<<<<

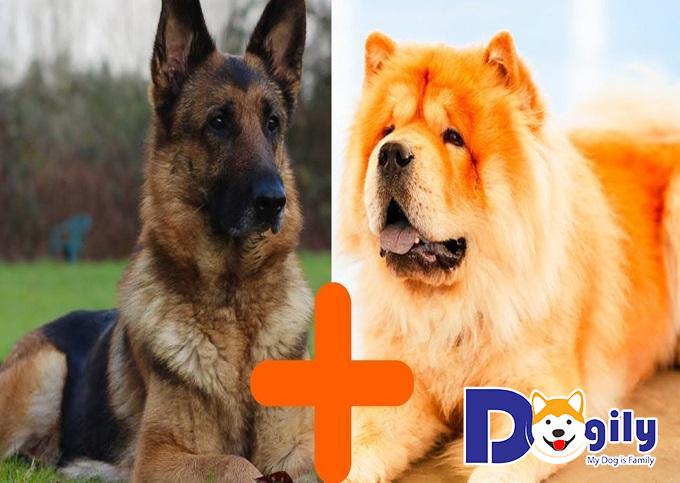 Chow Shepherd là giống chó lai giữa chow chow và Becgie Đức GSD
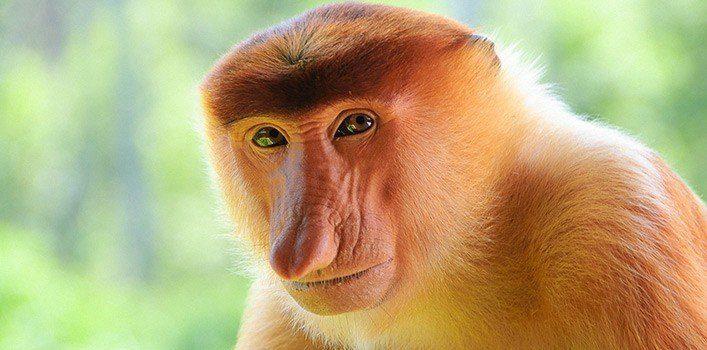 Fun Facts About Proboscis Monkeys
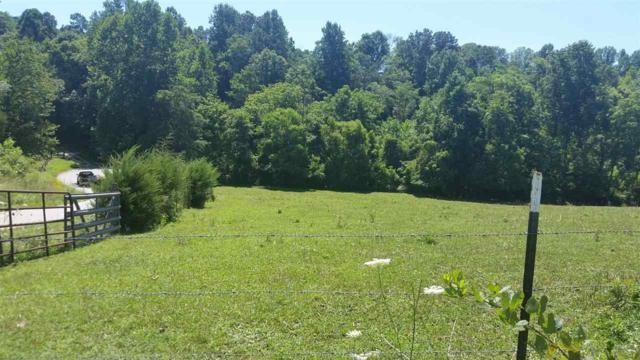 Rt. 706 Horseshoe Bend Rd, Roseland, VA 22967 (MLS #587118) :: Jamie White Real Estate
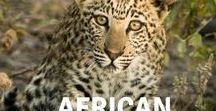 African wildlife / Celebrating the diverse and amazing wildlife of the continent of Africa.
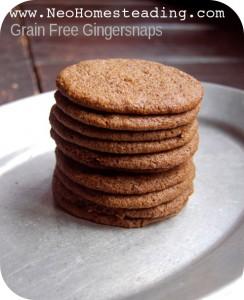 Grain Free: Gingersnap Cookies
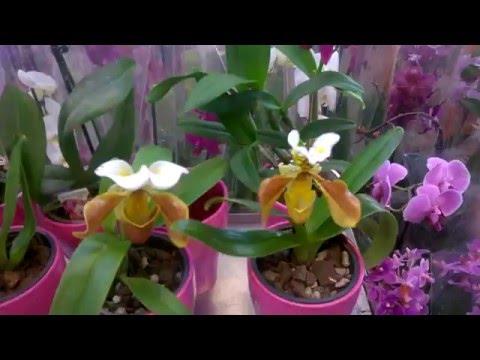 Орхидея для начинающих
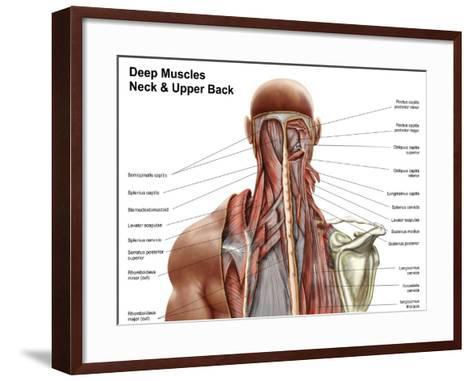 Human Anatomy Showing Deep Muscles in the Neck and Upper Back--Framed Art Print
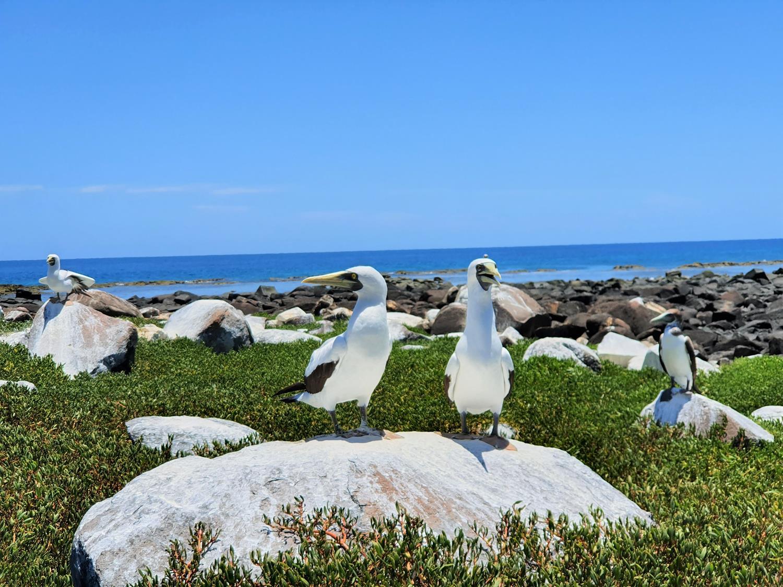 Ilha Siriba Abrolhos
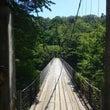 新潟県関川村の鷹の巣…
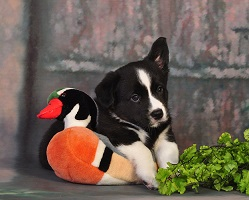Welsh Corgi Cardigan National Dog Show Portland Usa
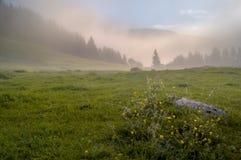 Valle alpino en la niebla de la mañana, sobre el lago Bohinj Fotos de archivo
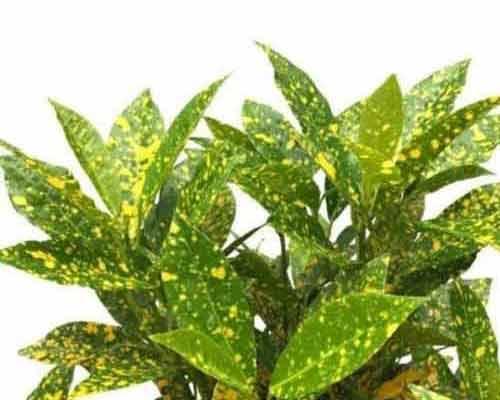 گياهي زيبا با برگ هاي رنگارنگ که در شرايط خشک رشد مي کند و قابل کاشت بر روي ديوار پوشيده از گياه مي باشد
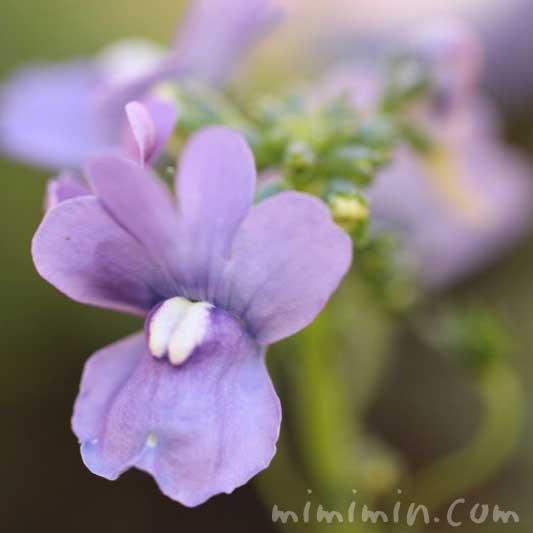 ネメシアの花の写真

>>>>

→ **Your task**: Omit the pictures and output all of the other material exactly.

→ **Solution to this problem**:
 Chow Shepherd là giống chó lai giữa chow chow và Becgie Đức GSD
 Fun Facts About Proboscis Monkeys
 Rt. 706 Horseshoe Bend Rd, Roseland, VA 22967 (MLS #587118) :: Jamie White Real Estate
 African wildlife / Celebrating the diverse and amazing wildlife of the continent of Africa.
 Grain Free: Gingersnap Cookies
 Орхидея для начинающих
 Human Anatomy Showing Deep Muscles in the Neck and Upper Back--Framed Art Print
 Ilha Siriba Abrolhos
 新潟県関川村の鷹の巣…
Welsh Corgi Cardigan National Dog Show Portland Usa
 Valle alpino en la niebla de la mañana, sobre el lago Bohinj Fotos de archivo
 گياهي زيبا با برگ هاي رنگارنگ که در شرايط خشک رشد مي کند و قابل کاشت بر روي ديوار پوشيده از گياه مي باشد
 ネメシアの花の写真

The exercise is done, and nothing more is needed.